Visual spatial reasoning items:
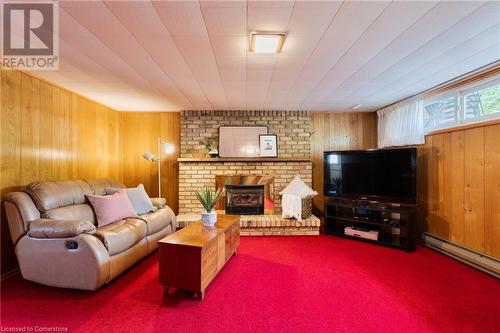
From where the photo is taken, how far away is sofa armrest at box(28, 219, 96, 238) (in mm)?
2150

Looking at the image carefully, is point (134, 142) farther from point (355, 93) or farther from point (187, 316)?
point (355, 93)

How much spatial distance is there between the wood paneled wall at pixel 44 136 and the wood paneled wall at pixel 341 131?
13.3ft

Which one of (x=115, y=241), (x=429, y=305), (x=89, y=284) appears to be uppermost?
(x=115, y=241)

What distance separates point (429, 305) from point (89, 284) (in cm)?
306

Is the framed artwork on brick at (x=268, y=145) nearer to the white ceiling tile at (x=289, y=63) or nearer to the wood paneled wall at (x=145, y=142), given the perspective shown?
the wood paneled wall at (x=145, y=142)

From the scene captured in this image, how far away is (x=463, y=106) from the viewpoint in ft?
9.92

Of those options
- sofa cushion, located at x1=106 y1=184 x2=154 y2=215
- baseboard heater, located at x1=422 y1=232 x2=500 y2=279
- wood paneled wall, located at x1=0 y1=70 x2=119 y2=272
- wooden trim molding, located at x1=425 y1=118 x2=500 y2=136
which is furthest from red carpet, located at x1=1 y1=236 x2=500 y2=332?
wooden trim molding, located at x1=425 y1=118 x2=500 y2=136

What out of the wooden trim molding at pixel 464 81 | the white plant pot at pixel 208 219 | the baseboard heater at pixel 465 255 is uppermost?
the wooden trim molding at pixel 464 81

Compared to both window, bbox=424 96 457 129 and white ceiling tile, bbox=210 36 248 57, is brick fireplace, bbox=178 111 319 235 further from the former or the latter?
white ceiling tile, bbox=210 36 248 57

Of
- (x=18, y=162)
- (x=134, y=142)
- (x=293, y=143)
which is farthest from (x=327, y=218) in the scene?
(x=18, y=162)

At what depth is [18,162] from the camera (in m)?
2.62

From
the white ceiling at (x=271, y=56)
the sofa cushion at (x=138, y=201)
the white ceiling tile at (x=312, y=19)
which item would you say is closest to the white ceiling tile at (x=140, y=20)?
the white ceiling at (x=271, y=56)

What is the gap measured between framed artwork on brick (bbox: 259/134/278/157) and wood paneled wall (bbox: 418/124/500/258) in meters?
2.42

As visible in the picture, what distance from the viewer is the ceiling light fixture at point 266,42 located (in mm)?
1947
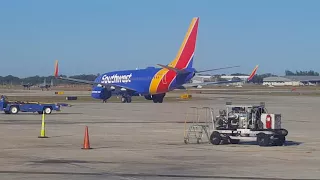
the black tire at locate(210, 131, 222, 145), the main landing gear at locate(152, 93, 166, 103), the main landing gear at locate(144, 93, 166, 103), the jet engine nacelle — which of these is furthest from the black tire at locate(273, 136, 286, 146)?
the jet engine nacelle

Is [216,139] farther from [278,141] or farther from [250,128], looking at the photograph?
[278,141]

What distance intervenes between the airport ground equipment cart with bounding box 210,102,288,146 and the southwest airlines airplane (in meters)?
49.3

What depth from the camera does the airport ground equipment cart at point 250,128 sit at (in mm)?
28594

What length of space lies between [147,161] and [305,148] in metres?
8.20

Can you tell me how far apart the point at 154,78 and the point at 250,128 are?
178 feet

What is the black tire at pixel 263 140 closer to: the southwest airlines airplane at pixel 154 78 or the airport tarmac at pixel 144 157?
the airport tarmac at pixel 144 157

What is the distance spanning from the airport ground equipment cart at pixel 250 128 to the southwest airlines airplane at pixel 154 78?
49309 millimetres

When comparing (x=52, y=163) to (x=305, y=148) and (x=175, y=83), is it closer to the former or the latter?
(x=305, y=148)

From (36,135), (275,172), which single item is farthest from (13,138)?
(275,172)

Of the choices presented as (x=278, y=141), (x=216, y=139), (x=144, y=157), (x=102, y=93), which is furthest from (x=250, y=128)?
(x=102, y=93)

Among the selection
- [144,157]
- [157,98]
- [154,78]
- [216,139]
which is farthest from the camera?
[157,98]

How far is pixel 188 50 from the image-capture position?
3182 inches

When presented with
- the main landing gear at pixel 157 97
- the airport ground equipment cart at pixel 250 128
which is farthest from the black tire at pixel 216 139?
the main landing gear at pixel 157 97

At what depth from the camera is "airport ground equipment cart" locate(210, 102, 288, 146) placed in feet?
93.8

**Aim of the exercise:**
Lay out everything in the listing from the line containing "What is the gap" down to the line containing "49309 millimetres" as a Markdown table with the columns Row and Line. Skip blank lines and leave the pictures out.

**Solution to this exercise:**
| Row | Line |
|---|---|
| 1 | What is the gap measured between framed artwork on brick (bbox: 259/134/278/157) and wood paneled wall (bbox: 418/124/500/258) in meters? |
| 2 | 2.42 |
| 3 | As visible in the picture, what distance from the viewer is the ceiling light fixture at point 266,42 located (in mm)? |
| 4 | 1947 |
| 5 | the black tire at locate(210, 131, 222, 145), the main landing gear at locate(152, 93, 166, 103), the main landing gear at locate(144, 93, 166, 103), the jet engine nacelle — which of these is furthest from the black tire at locate(273, 136, 286, 146)? |
| 6 | the jet engine nacelle |
| 7 | Is [216,139] farther from [278,141] or farther from [250,128], looking at the photograph? |
| 8 | [278,141] |
| 9 | What distance intervenes between the airport ground equipment cart with bounding box 210,102,288,146 and the southwest airlines airplane (in meters)? |
| 10 | 49.3 |
| 11 | What depth from the camera does the airport ground equipment cart at point 250,128 sit at (in mm)? |
| 12 | 28594 |
| 13 | What length of space lies between [147,161] and [305,148] in metres? |
| 14 | 8.20 |
| 15 | Can you tell me how far apart the point at 154,78 and the point at 250,128 are? |
| 16 | 178 feet |
| 17 | What is the black tire at pixel 263 140 closer to: the southwest airlines airplane at pixel 154 78 or the airport tarmac at pixel 144 157? |
| 18 | the airport tarmac at pixel 144 157 |
| 19 | What is the distance spanning from the airport ground equipment cart at pixel 250 128 to the southwest airlines airplane at pixel 154 78? |
| 20 | 49309 millimetres |